Volumes
IOMETE offers a feature for customization of Kubernetes Volume types attached to Spark workloads.
Volume list
To see the Volume list, go to the Settings
menu and click on the Volumes
tab. You can edit an existing volume or create a new one.


Create volume
To create new volume, click the button.
After that, you'll see the following options for configuration.
There are 2 types:
- Host Path: Mounts a directory directly from the host (node) machine's filesystem into a pod.
- On Demand PVC: You can mount a dynamically-created persistent volume claim per executor by using this OnDemand option.
- tmpfs: (RAM-backed filesystem): Mounts a temporary directory in the container's memory. More details provided below.
If selected type is Host Path:
- Host Path: Provide directory to mount.
If selected type is On Demand PVC:
-
Storage class name: Name for storage class. Available list of storage classes can be retrieved with
kubectl get storageclass
command. -
Max size: Maximum storage capacity requested in a PVC per executor.
-
Resource tags Tags are custom name/value pairs that you can assign to IOMETE resources. These tags enable you to categorize and organize your resources effectively.
Using volumes
You can utilize node types in Lakehouses, Spark Connect Clusters and Spark Jobs.
Let's navigate to the Lakehouse create page. Here, you'l find options for Volume
which include volume selections.

Delete volume
To delete a volume, locate it in the volumes list, click the "Edit" button, and then click the button below the inputs. Afterward, you'll receive a confirmation message; click "Yes, delete" to confirm the deletion.


tmpfs
tmpfs
storage type could be used for certain high-performance, ephemeral data storage needs. tmpfs
is a RAM-backed filesystem that provides very fast read and write operations, making it ideal for specific use cases where speed is critical.
Kubernetes emptyDir
Volumes with tmpfs
In Kubernetes, emptyDir
volumes are a type of ephemeral storage that is created when a Pod is assigned to a node.

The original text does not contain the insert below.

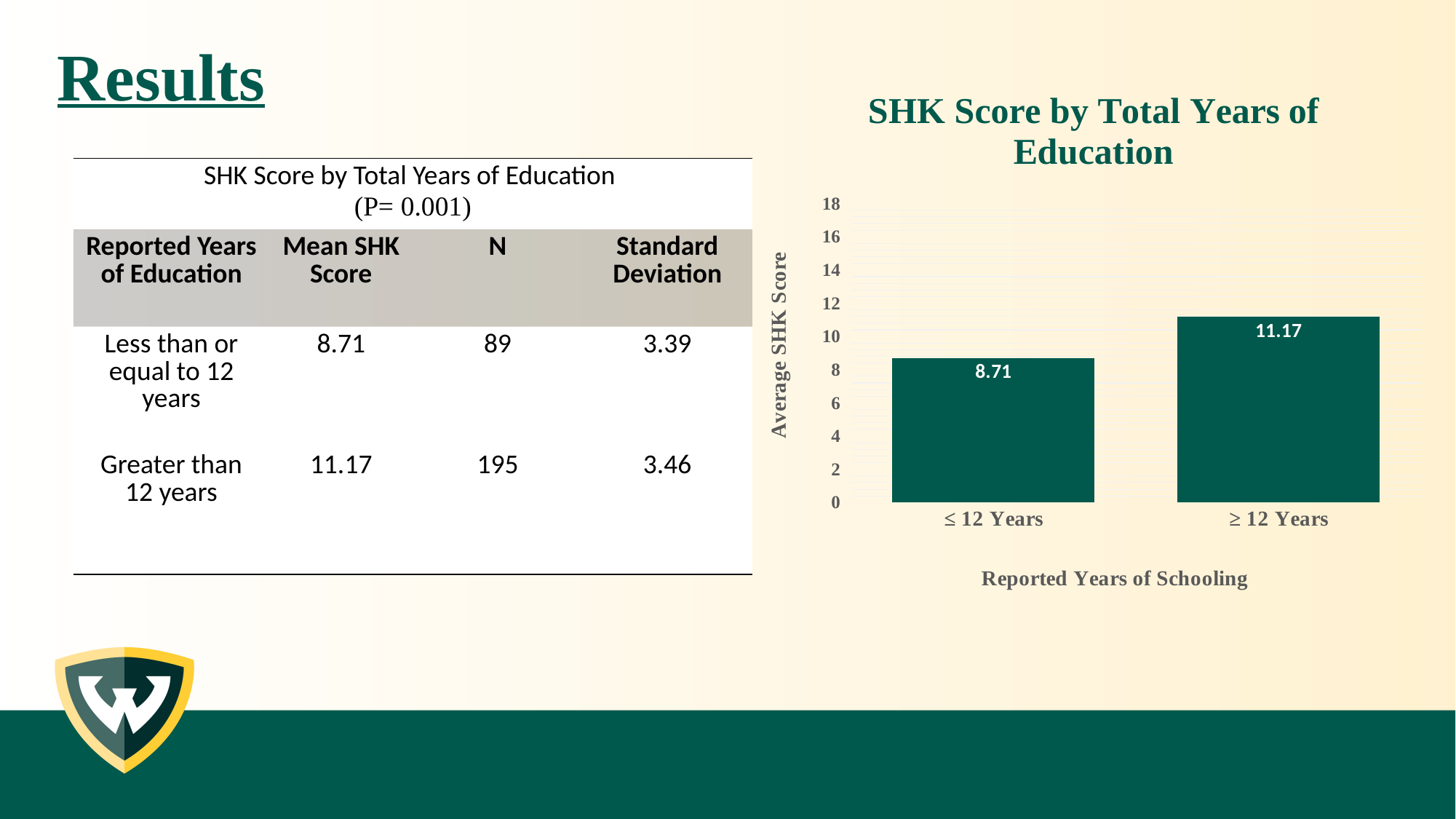
What is the difference between the average SHK scores of the ≥ 12 Years and ≤ 12 Years categories? 2.46 What kind of chart is shown on the slide? bar chart Which is larger, the average SHK score for ≤ 12 Years or for ≥ 12 Years? ≥ 12 Years What is the title of the chart? SHK Score by Total Years of Education Which category has the lowest average SHK score? ≤ 12 Years How many categories are shown on the x axis of the chart? 2 What is the label of the chart's y axis? Average SHK Score Which category has the highest average SHK score? ≥ 12 Years Is the value for ≤ 12 Years greater or less than 10? less Is the value for ≥ 12 Years greater or less than 10? greater What is the average SHK score for the ≥ 12 Years category? 11.17 What is the average SHK score for the ≤ 12 Years category? 8.71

This volume is initially empty and can be accessed by all containers within the same Pod. The data stored in an emptyDir
volume is deleted when the Pod is removed from the node, making it a suitable option for temporary storage needs.
Using tmpfs
with emptyDir
By default, emptyDir
volumes use the node's backing storage, such as disk, SSD, or network storage. However, to achieve higher performance, particularly in environments where disk-based storage might be a bottleneck (e.g., diskless nodes or remote network storage), user can configure the emptyDir
to use tmpfs
.
To enable tmpfs
, the emptyDir.medium
field is set to "Memory" in the Kubernetes Pod specification. This configuration mounts the emptyDir
volume as a RAM-backed filesystem (tmpfs
). While this provides significant performance benefits due to the speed of RAM, it is important to note that data stored in tmpfs
will consume memory from the container's memory allocation. This means that the size of files stored in this volume counts against the container's memory limit.

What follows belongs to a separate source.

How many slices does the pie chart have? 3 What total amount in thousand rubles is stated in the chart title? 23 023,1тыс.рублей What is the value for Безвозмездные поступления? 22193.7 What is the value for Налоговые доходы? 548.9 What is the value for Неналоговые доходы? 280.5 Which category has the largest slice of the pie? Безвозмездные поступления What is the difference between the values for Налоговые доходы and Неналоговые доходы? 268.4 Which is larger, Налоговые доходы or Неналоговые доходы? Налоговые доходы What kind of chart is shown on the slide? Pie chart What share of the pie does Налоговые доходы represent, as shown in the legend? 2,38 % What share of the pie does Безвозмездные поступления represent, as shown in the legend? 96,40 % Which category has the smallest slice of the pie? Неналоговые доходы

Spark Integration with tmpfs
In our Spark workloads, tmpfs
is used for local storage to avoid performance degradation caused by heavy I/O operations on remote storage. By default, Spark utilizes Kubernetes' emptyDir
volumes for local storage, which uses the node's backing storage.
Enabling tmpfs
in Spark
To configure Spark to use tmpfs
for local storage, we set the spark.kubernetes.local.dirs.tmpfs=true
property in the Spark configuration. This ensures that the emptyDir
volumes are RAM-backed, significantly speeding up operations that rely heavily on local storage.

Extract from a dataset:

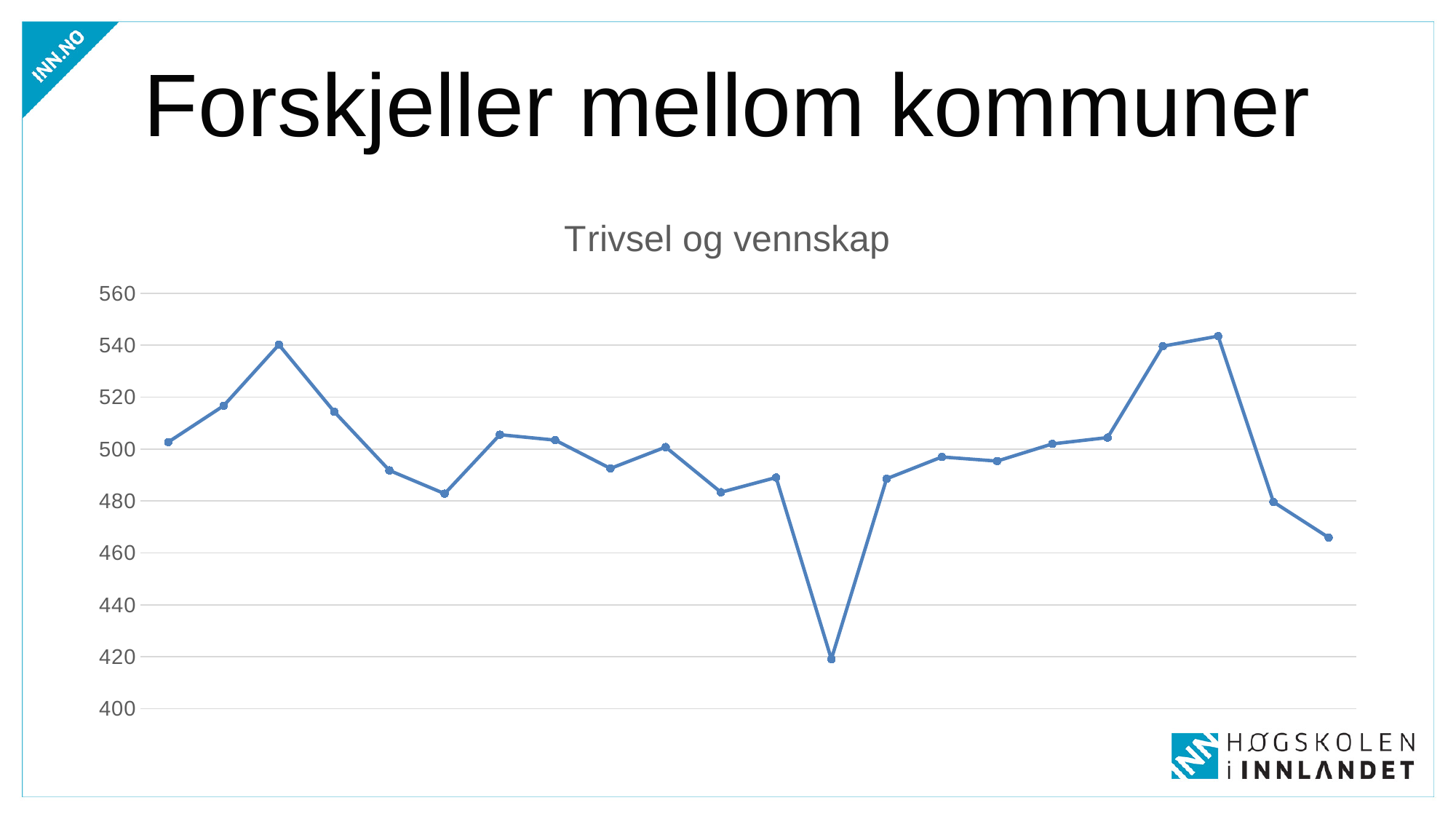
Which is larger, the value of the first data point or the value of the last data point? the first data point What is the title of the chart? Trivsel og vennskap Is the value of the lowest data point greater or less than 440? less Does the line end higher or lower than it starts? lower Is the value of the sixth data point greater or less than 500? less How many data points are plotted on the line? 22 Is the value of the highest data point greater or less than 520? greater What kind of chart is shown on the slide? line chart What is the lowest value shown on the vertical axis? 400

Memory Management Considerations
Since tmpfs
uses the container's memory, enabling it for Spark's local storage will increase the memory usage of your Spark pods. To accommodate this, you may need to adjust the memory overhead allocated to Spark's driver and executor pods by configuring spark.{driver,executor}.memoryOverheadFactor
. This ensures that your Spark workloads have enough memory to handle both their regular tasks and the additional overhead introduced by using tmpfs
.
Use Cases
-
Scratch Space for Computations:
tmpfs
provides an ideal location for temporary storage during complex computations, such as disk-based merge sorts, where speed is crucial. -
Checkpointing: It is beneficial for storing intermediate data that needs to be quickly accessed and processed before being discarded.
-
Content Staging: In scenarios where one container fetches data and another serves it,
tmpfs
can be used to stage files rapidly before they are served.